People diagnosed with diabetes should see a dietitian to be advised about a healthy diet and which foods are best for people with their condition.
They should also visit a chiropodist as good foot care is essential to prevent infections and ulcers developing, which may be slow to heal.
Take regular exercise
Walking, swimming, dancing or cycling, for example, will help keep your weight at an ideal level and assist in keeping blood sugar levels under control.
Avoid smoking and alcohol
Smoking should be completely avoided since it greatly increases the risk of many health problems, including damage to the blood vessels.
Drink alcohol in moderation. Never drink on an empty stomach because this can cause hypoglycaemia. Excess alcohol also contributes to high blood pressure.
Maintain a healthy diet
A healthy diet is essential. This should include regular meals that are low in fat and high in fibre, such as fruit, vegetables and pulses (beans, lentils and peas).

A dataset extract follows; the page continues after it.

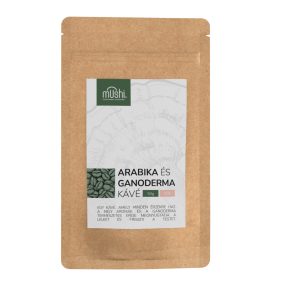   Mushi Arabika instant kávé 20% ganoderma gyógygomba kivonattal - 50g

It’s important to cut down on sugar and to have reduced-sugar foods and drinks. Have chocolate, cakes and sugary drinks as a treat occasionally.
The amount of salt in your diet also needs to be reduced, since this contributes to high blood pressure that in turn may cause heart disease and strokes.
Check blood pressure
Blood pressure levels should be checked regularly to ensure they’re at a safe level. Current guidelines recommend that someone with diabetes should have a blood pressure level below 130/80.
Watch cholesterol levels
A high cholesterol level damages the blood vessels and is another risk factor for heart and circulatory diseases. It’s important that the cholesterol level for someone with diabetes is not too high; ideally it should be below 4.0.